▶ Document extract
____
= Auron MacIntyre =

Blaze Media podcast host

Auron MacIntyre is an American podcast host and author. He is a podcast host for Blaze Media. MacIntyre has made a name for himself in promoting paleoconservative political thought, as particularly mediated by figures such as Carl Schmitt, Vilfredo Pareto, Paul Gottfried, and others. In 2024, he authored the book The Total State: How Liberal Democracies Become Tyrannies.

Auron appeared on The Tucker Carlson Show episode "Auron MacIntyre: The American Empire Is Racing Towards Collapse – Here’s How to Prevent It" (YouTube), 18 Aug 2025, while the podcast is ranked #10 on Google's list of top podcasts, and achieved 269K views within 16 hours of publication.
____
▶ Exercise
Set down, word for word, the part of the Auron MacIntyre profile from "Auron appeared on" up to and including "hours of publication.".
____
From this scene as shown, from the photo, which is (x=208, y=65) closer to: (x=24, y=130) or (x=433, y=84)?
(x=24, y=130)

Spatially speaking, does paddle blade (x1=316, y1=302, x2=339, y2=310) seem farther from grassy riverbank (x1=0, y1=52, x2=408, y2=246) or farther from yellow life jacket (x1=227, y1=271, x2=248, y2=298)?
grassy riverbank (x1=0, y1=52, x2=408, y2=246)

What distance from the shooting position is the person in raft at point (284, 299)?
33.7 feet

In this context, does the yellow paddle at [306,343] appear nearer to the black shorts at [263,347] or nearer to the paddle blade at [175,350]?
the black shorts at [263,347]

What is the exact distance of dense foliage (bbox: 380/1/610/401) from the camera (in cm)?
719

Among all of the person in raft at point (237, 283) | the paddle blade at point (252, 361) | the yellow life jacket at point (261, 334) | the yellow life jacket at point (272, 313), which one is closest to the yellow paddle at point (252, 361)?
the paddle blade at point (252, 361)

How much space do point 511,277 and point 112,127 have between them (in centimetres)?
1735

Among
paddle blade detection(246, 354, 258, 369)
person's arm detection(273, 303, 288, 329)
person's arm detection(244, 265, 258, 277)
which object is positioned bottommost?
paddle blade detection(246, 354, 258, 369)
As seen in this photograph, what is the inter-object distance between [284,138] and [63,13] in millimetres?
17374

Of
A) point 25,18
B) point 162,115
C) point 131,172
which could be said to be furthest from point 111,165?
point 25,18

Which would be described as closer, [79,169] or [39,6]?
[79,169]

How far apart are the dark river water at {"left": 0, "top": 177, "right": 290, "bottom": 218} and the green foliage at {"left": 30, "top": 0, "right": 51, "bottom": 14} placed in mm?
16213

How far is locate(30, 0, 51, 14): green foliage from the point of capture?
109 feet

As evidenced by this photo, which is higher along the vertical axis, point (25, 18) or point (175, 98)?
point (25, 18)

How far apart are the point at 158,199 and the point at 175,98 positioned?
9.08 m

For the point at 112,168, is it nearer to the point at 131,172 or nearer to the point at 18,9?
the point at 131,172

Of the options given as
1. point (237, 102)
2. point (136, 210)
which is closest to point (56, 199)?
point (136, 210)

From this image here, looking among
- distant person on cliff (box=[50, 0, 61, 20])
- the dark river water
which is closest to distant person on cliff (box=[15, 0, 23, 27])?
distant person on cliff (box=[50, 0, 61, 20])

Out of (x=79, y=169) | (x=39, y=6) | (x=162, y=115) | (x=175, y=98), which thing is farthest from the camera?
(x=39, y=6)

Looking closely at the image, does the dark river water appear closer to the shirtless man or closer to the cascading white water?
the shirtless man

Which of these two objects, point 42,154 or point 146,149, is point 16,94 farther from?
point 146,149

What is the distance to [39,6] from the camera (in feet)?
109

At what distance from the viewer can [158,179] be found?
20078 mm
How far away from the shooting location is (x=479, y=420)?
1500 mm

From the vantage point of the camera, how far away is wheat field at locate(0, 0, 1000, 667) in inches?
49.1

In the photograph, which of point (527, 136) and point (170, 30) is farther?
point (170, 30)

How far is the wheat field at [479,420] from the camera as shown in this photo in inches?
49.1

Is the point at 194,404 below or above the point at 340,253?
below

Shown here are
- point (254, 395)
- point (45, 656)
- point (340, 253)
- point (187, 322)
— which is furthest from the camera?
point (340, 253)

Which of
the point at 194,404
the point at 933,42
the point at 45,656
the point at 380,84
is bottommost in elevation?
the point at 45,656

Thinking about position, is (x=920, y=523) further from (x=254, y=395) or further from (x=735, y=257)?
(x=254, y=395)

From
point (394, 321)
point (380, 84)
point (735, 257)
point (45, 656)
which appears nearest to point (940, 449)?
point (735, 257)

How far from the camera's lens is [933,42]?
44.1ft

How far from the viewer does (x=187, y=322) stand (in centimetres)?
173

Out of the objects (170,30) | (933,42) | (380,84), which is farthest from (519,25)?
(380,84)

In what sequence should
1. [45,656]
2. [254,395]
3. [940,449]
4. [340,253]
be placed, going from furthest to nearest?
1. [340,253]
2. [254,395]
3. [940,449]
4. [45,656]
____
▶ Task result
Auron appeared on The Tucker Carlson Show episode "Auron MacIntyre: The American Empire Is Racing Towards Collapse – Here’s How to Prevent It" (YouTube), 18 Aug 2025, while the podcast is ranked #10 on Google's list of top podcasts, and achieved 269K views within 16 hours of publication.